Again, no one is fracking 5km down. Not even close.

>>It’s not centuries of waste, it’s millions of years of waste.

Uhm....."kinda". The highly radiactive stuff has half life of few centuries at most, otherwise it wouldn't be highly radioactive. Yes certain elements produced in the waste exist for "millions" of years, but that's no different than saying that naturally occuring Uranium exists for "millions of years". Like, yeah, duh. Again, at 5km or deeper depths that's not an actual problem.

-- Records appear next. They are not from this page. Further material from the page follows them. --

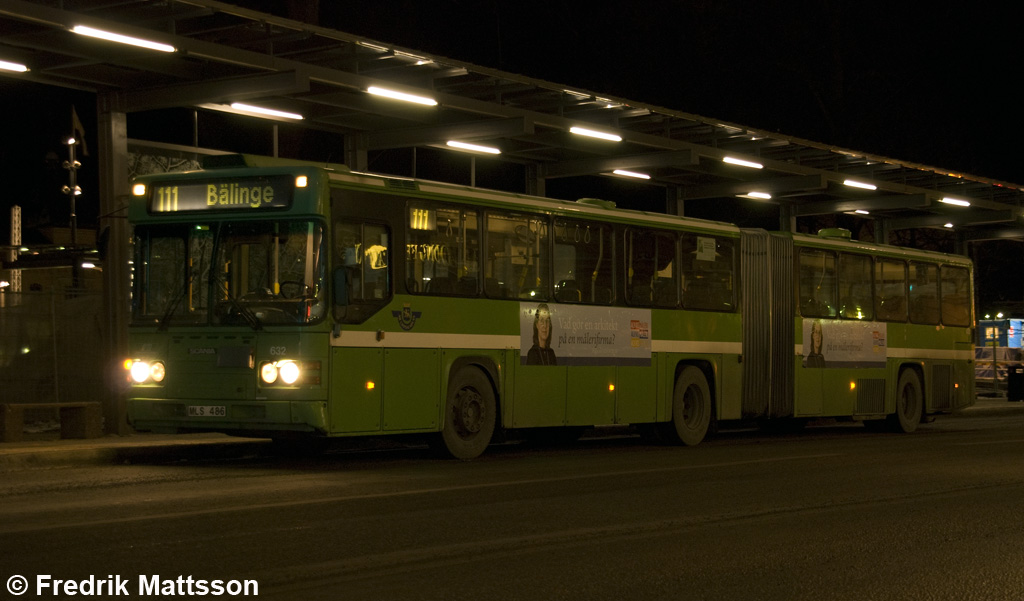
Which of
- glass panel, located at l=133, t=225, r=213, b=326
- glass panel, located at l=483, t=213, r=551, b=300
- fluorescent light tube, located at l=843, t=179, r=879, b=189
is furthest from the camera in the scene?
fluorescent light tube, located at l=843, t=179, r=879, b=189

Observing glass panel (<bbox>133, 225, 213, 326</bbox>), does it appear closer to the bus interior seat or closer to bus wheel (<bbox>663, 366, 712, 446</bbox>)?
the bus interior seat

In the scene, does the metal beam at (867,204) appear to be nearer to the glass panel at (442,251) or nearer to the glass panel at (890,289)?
the glass panel at (890,289)

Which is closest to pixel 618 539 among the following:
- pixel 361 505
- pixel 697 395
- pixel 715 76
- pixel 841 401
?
pixel 361 505

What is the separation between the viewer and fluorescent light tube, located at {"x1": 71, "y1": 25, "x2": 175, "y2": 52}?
51.3 ft

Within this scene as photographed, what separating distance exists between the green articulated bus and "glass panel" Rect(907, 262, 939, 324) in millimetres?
3207

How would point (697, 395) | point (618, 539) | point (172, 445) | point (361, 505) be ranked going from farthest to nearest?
point (697, 395)
point (172, 445)
point (361, 505)
point (618, 539)

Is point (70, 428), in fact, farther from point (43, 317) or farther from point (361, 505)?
point (361, 505)

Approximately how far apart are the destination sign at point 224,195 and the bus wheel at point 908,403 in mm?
14250

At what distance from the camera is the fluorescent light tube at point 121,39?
51.3 ft

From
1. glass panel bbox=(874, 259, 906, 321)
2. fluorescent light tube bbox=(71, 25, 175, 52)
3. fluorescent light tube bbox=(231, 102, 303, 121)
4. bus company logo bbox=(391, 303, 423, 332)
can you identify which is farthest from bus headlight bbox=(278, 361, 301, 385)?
glass panel bbox=(874, 259, 906, 321)

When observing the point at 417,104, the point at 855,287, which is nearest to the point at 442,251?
the point at 417,104

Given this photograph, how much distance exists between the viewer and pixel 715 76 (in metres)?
48.3

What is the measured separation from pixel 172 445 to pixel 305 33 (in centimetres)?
556

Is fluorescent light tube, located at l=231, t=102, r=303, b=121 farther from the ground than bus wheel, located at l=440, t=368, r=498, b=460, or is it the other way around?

>>but nobody wants to store it on their property.

I feel like I'm repeating myself, but 5km down is hardly anyone's property. Like, it's really really really not. You could fill up the drill hole and turn the surface into a national park and no one would ever be able to tell there's anything stored down there, just like you can't tell you might have a natural uranium deposit 5km down below you. And yes, certain groups will protest it anyway - but I think it's important to call them for what they are - insane.


Again, it sounds good behind a computer or to an engineer looking for a solution, but nature has a way of connecting itself with itself.

Waste would have to pass through the shallows of the borehole which is a risk, and then the well remains a high permeability conduit for the duration of its existence. If/when the well collapses, the infill is likely to be high permeability on a human/civilization timescale.

That’s not to mention the volume of material that would need to be placed downhole, which I would imagine is significant.

Re: duration of harmfulness, doesn’t uranium have a half life of some 10^9 years? Not an expert in nuclear chemistry, but I wouldn’t want that stuff in concentration anywhere near me, or beneath my feet, and neither does any state in the US it seems.


>>: duration of harmfulness, doesn’t uranium have a half life of some 10^9 years

Yes, and uranium in its pure form is hardly dangerous. Like, don't eat the stuff, but the same could be said about lead - you're perfectly fine holding it, just don't eat it.

Again, the more dangerous something is the shorter is its half life, stuff that has incredibly long half life is almost by definition not very dangerous. With uranium you'd worry more about the toxicity than the radioactivity.